Bubbles winced. “I mean—he came by real late last night, but he didn’t stay. Said he had stuff to take care of.”

Ricky felt that tightness again, sharper this time.

“Did he say where?”

Bubbles shook his head. “Just said he needed time.”

Time.

Ricky scoffed. “That’s fuckin’ vague.”

“Yeah,” Bubbles agreed quietly.

Ricky turned away before Bubbles could look at him like that. Like he was worried. Like this mattered.

It didn’t.

Julian always came back.

That night, Ricky sat in the Shitmobile with the engine off, drinking warm beer and watching the sky darken. The park lights flickered on one by one. Someone was blasting shitty music. Lahey yelled something incomprehensible at Randy.

Still no Julian.

Ricky told himself not to care.

By the second night, the Shitmobile felt smaller.

Ricky kept the passenger seat clear without meaning to. Didn’t pile his usual junk there. Didn’t throw trash on it. He caught himself doing it and swore loudly.

“Fuckin’ stupid,” he muttered.

On the third day, Cory and Jacob came by with half-assed news about a possible job stealing meat from a truck.

“Julian usually handles that,” Cory said.

Ricky snapped. “Yeah, well Julian’s not fuckin’ here, is he?”

They blinked at him.

Jacob shifted. “Is he… gone?”

Ricky glared. “He always leaves.”

That night, Ricky dreamed Julian was standing just outside the Shitmobile, knocking on the window, saying something Ricky couldn’t hear. When Ricky woke up, heart pounding, there was nobody there.

By the fifth day, Ricky was pissed.

By the sixth, he was scared.

He didn’t say that part out loud.

He drove the Shitmobile out past the park, just to see if Julian’s car was anywhere. It wasn’t. He drove back, engine rattling, hands tight on the wheel.
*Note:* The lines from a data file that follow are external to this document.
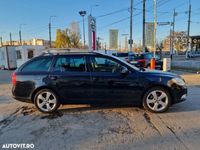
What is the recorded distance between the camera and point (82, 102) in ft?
20.1

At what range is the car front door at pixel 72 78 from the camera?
19.6ft

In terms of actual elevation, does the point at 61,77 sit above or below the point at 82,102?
above

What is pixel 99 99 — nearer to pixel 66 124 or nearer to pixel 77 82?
pixel 77 82

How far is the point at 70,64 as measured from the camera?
6.11 meters

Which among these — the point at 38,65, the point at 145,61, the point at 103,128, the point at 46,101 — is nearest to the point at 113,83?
the point at 103,128

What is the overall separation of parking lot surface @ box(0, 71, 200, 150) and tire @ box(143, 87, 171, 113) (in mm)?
184

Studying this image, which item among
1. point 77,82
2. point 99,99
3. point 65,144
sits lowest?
point 65,144

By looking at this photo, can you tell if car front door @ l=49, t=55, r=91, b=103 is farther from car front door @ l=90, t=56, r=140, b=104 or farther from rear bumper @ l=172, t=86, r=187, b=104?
rear bumper @ l=172, t=86, r=187, b=104

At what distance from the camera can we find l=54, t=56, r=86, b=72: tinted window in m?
6.07

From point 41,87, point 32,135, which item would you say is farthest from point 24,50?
point 32,135

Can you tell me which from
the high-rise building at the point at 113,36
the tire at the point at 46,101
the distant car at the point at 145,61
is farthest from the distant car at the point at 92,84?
the high-rise building at the point at 113,36

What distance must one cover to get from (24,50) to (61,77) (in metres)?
19.8

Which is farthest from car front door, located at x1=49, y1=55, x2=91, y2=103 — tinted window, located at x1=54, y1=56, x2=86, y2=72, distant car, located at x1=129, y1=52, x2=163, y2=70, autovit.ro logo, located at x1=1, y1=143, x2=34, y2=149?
distant car, located at x1=129, y1=52, x2=163, y2=70

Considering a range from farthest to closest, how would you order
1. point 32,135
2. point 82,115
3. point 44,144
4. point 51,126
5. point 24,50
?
point 24,50, point 82,115, point 51,126, point 32,135, point 44,144
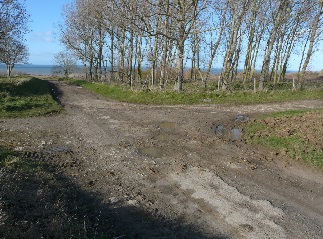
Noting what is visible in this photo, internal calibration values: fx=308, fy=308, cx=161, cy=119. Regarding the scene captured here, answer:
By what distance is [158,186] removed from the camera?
690 cm

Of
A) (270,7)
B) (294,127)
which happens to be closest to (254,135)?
(294,127)

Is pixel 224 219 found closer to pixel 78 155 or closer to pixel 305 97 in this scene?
pixel 78 155

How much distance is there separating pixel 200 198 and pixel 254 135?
4.99m

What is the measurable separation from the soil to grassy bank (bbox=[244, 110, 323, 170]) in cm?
41

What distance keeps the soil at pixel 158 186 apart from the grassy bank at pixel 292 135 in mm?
410

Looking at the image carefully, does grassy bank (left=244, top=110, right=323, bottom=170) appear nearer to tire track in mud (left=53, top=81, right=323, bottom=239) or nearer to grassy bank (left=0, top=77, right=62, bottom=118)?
tire track in mud (left=53, top=81, right=323, bottom=239)

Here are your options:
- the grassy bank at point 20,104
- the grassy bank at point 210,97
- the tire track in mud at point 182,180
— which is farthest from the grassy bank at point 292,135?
the grassy bank at point 20,104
“Don’t fuckin’ do this,” he muttered, like Julian could hear him.

When Julian finally came back, it wasn’t dramatic.

No music. No slow walk. No drink in hand.
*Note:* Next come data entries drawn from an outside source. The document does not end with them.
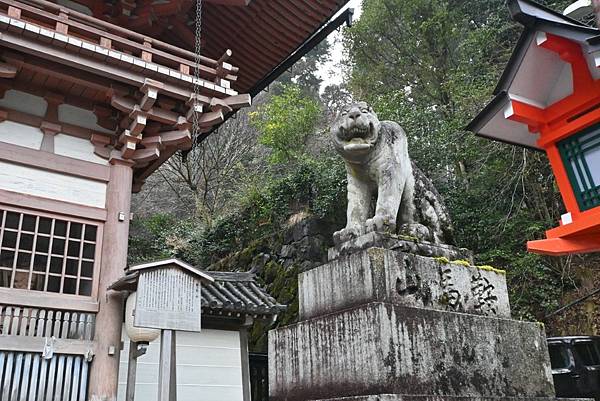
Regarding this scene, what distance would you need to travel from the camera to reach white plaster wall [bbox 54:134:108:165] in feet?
24.5

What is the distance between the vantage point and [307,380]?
3238 millimetres

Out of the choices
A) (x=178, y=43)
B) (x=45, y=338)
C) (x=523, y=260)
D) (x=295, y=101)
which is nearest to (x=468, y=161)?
(x=523, y=260)

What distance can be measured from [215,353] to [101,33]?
17.8ft

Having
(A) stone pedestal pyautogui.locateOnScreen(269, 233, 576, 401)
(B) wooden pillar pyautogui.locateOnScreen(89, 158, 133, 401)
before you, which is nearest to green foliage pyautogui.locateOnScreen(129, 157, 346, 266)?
(B) wooden pillar pyautogui.locateOnScreen(89, 158, 133, 401)

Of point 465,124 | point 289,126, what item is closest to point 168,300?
point 465,124

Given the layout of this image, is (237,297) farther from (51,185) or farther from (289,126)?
(289,126)

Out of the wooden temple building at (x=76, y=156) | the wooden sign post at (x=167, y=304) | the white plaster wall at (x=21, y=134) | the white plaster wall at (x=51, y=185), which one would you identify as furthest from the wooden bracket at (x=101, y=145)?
the wooden sign post at (x=167, y=304)

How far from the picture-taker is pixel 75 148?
299 inches

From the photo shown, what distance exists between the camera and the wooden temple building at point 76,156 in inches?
254

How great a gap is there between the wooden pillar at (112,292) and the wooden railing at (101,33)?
1.73 meters

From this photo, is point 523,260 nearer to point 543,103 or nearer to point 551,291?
point 551,291

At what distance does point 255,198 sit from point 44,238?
8.64 meters

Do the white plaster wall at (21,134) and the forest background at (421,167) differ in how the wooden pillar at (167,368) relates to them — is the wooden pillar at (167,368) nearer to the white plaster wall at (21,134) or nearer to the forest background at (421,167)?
the white plaster wall at (21,134)

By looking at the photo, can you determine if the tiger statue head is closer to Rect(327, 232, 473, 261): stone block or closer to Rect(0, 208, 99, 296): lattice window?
Rect(327, 232, 473, 261): stone block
He just appeared one afternoon, standing near the road like he’d been there the whole time.

Ricky saw him from the Shitmobile and slammed the brakes so hard the engine stalled again.
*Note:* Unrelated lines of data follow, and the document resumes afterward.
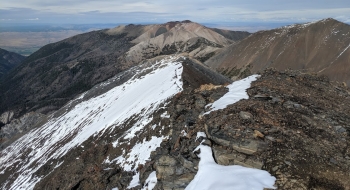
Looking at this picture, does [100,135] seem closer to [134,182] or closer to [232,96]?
[134,182]

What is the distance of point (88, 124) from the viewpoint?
58.2 m

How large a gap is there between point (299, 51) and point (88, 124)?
95241 millimetres

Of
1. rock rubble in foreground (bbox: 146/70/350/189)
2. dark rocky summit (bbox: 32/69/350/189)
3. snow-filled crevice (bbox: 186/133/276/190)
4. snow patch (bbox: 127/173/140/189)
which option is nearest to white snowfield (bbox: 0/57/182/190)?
snow patch (bbox: 127/173/140/189)

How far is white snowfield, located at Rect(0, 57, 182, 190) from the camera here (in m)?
44.1

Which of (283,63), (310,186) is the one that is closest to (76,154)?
(310,186)

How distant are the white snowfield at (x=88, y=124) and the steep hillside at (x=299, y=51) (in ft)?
209

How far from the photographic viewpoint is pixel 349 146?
15.1 metres

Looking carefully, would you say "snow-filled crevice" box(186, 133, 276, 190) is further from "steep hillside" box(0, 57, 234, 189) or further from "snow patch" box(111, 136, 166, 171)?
"snow patch" box(111, 136, 166, 171)

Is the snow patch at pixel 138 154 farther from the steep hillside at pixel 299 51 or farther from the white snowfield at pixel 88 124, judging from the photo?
the steep hillside at pixel 299 51

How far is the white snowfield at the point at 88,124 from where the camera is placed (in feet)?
145

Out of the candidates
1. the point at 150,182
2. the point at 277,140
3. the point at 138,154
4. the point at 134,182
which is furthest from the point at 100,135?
the point at 277,140

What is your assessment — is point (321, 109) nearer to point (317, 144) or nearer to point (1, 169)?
point (317, 144)

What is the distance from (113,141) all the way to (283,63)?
317ft

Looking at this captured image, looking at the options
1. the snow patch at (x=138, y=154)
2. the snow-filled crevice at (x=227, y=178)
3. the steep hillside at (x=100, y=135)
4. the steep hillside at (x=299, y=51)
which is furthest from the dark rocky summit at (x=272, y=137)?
the steep hillside at (x=299, y=51)
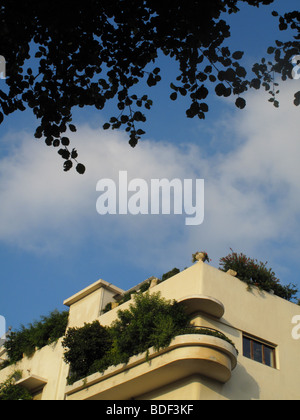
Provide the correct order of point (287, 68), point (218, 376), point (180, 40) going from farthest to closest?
point (218, 376) → point (287, 68) → point (180, 40)

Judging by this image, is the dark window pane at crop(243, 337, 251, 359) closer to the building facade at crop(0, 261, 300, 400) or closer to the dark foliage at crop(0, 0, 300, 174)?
the building facade at crop(0, 261, 300, 400)

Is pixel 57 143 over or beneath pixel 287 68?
beneath

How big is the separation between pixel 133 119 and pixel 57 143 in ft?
4.98

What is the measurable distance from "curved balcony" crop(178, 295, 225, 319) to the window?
5.41 ft

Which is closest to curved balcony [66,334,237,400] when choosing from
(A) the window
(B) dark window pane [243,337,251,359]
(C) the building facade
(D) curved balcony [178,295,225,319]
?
(C) the building facade

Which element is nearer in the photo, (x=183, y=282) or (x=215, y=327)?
(x=215, y=327)

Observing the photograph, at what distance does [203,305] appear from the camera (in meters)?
16.5

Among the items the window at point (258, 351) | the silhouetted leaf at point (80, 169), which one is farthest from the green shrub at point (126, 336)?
the silhouetted leaf at point (80, 169)

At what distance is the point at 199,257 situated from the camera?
18.4 m

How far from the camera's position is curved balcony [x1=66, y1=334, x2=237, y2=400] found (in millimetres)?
14695

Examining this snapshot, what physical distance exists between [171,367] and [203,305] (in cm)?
247

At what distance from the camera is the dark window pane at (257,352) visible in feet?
57.2
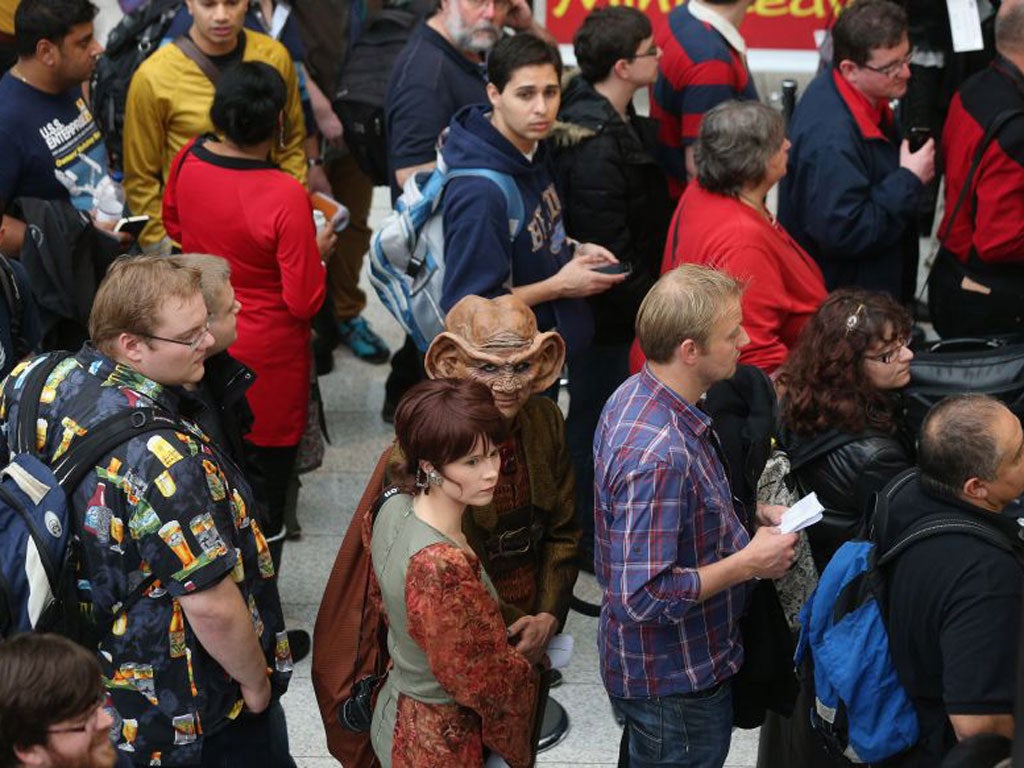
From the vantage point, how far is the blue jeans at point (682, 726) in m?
3.49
Julian looked… tired. Same black shirt. Same posture. But his eyes were darker, guarded.

They stared at each other across the gravel.

Neither of them moved.

Ricky’s chest burned.

“Where the fuck have you been?” he demanded.

Julian opened his mouth.

Then hesitated.

And that hesitation told Ricky everything was about to change.